A few people, my ordaining teacher Lee among them, were able to affirm and support my energy in the way that it was naturally flowing, to support my path the way that it was unfolding. They didn’t try to train me to be like them, or train these edges out of me. Instead, they trusted the practice and trusted my sincerity, and understood that what I had to work out had to be worked out through not around my unskillfulness or partial views.
It is hard to meet people and to let them really be who and where they are. Especially if they express a desire to understand Zen, my impulse and habit is to replace their version of it with my version of it. But my intention, redoubled as I consider these issues with all of you, is to help people to see the truth of their own lives and their own paths, rather than to train their path into harmony with or affirmation of my own.
But does this disempower our teaching? Can this style preserve a lineage? Manjushri’s sword needs to be able to take life as well as giving life. Right? It may be that in according with our American resistance to training (which is intertwined with our individualism and arrogance) we lose the vital function of cutting through.

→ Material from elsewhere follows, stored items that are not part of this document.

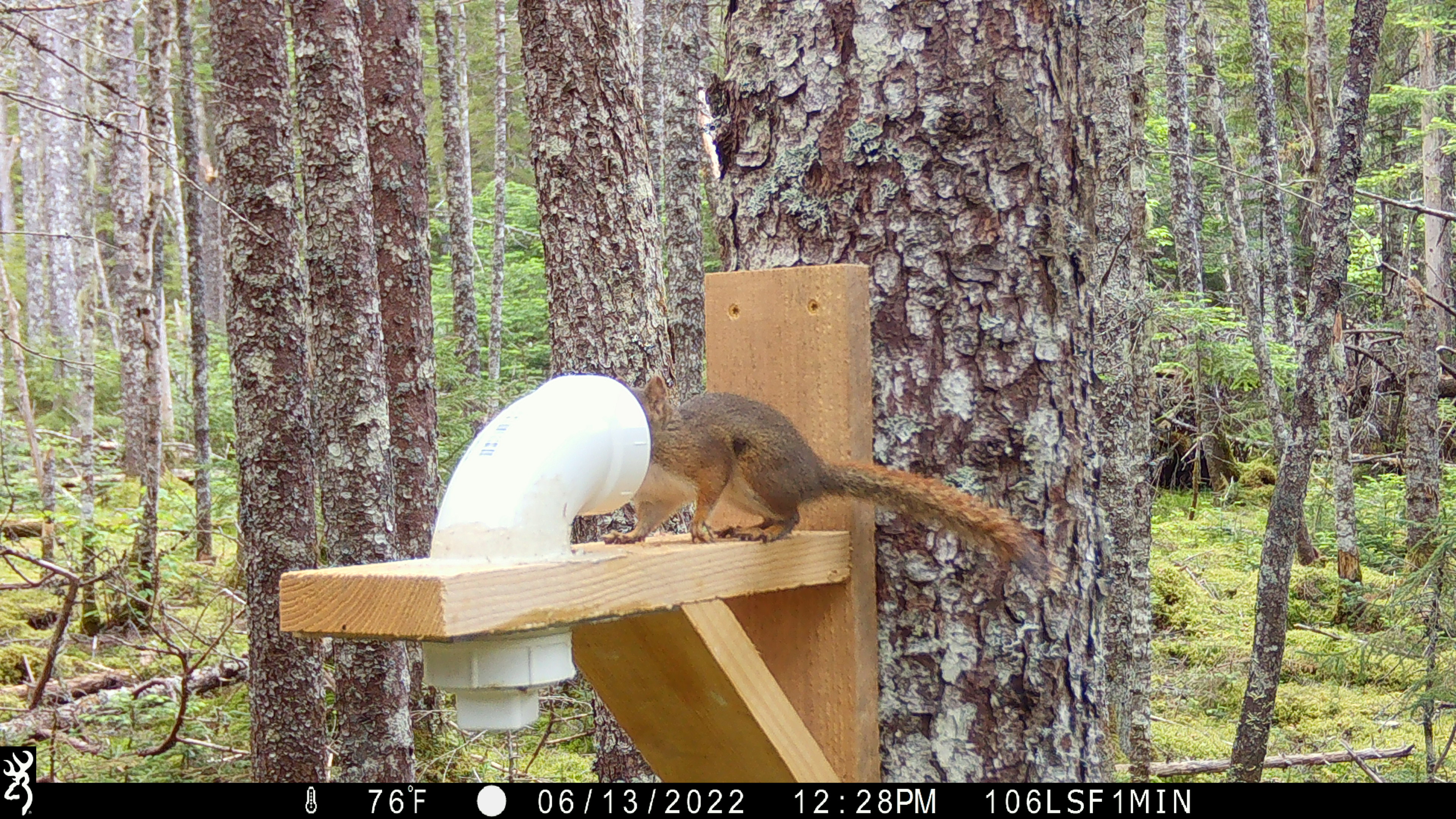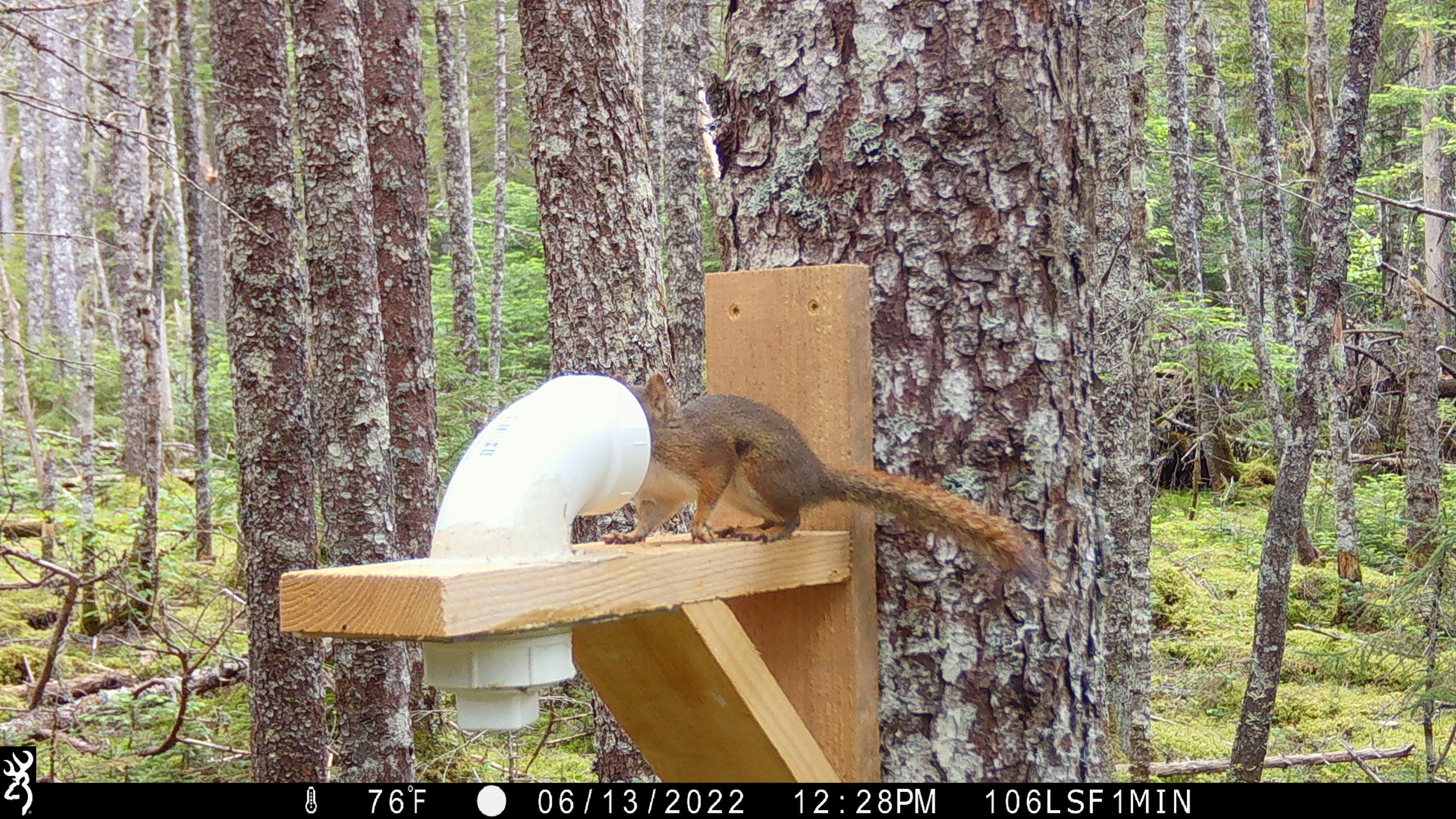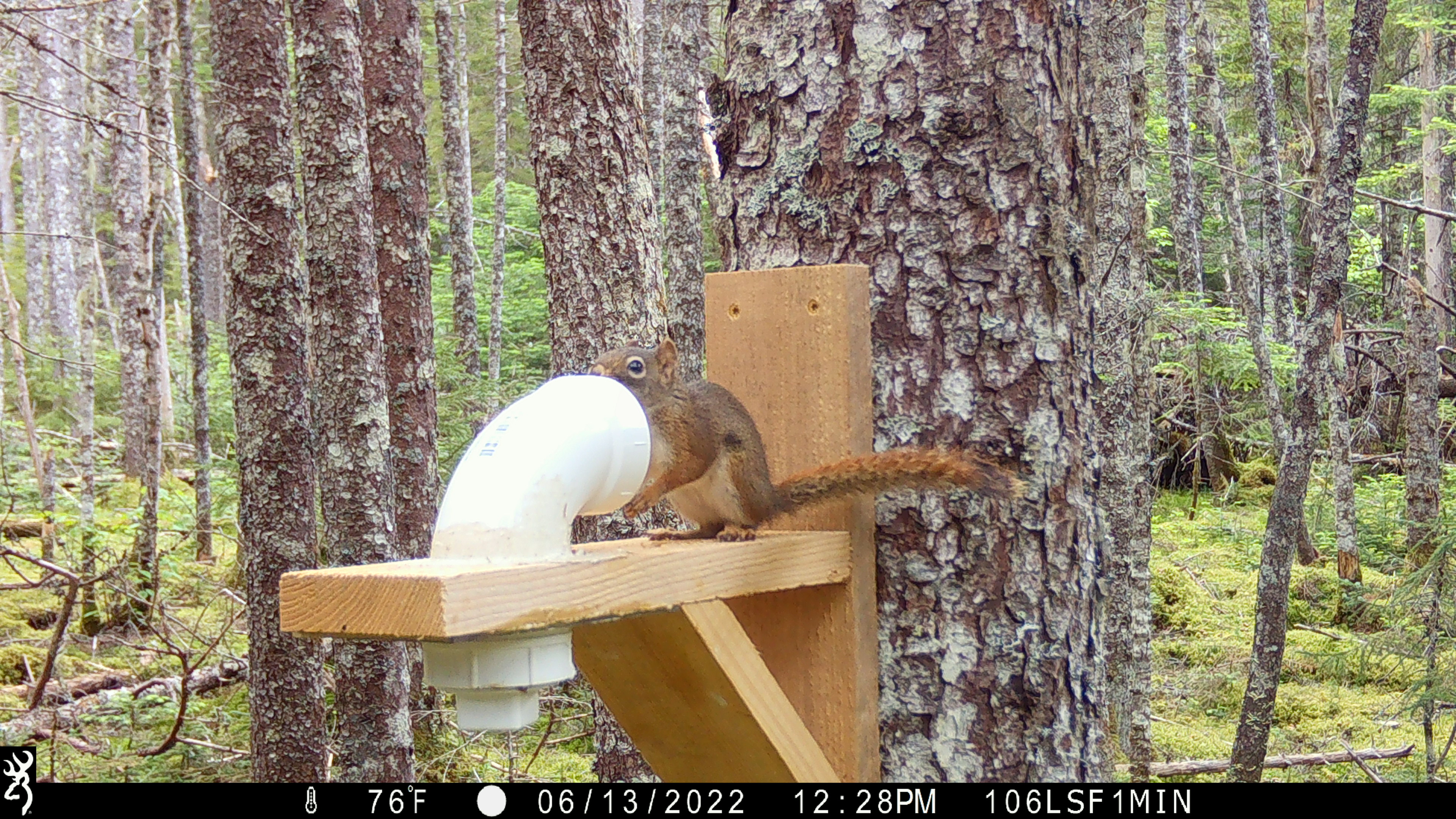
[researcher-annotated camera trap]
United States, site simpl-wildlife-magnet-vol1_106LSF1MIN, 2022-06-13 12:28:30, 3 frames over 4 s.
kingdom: Animalia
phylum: Chordata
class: Mammalia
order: Rodentia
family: Sciuridae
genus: Tamiasciurus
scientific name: Tamiasciurus hudsonicus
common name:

My wife thinks so of me, anyway – though she is never present in my one-on-one meetings, she intuits (not incorrectly) that when I meet with people to discuss the practice all I do is affirm and support them. Similarly, a friend of mine said that even when he managed the kitchen he would never correct anyone unless he was certain that they would take it as a kindness. Support first, train second. My friend and I both feel most comfortable there, but can that keep Zen alive? What are we losing if that is the training? On the other hand, what else can we do – how can we avoid manipulating, squashing, and imposing our own conditioned views on others?
I don’t know the answers to any of these questions, but I think they are important to ask as we consider what the teacher-student relationship means in American Zen, and how we might “train” or “support” one another.
I do feel clearly and strongly, though, that to be more welcoming as a Sangha, especially to young people, we might be a little slower to harness or prune or scrub them into compliance, and a little more open the wild, passionate, critical, inspiring energy that they bring.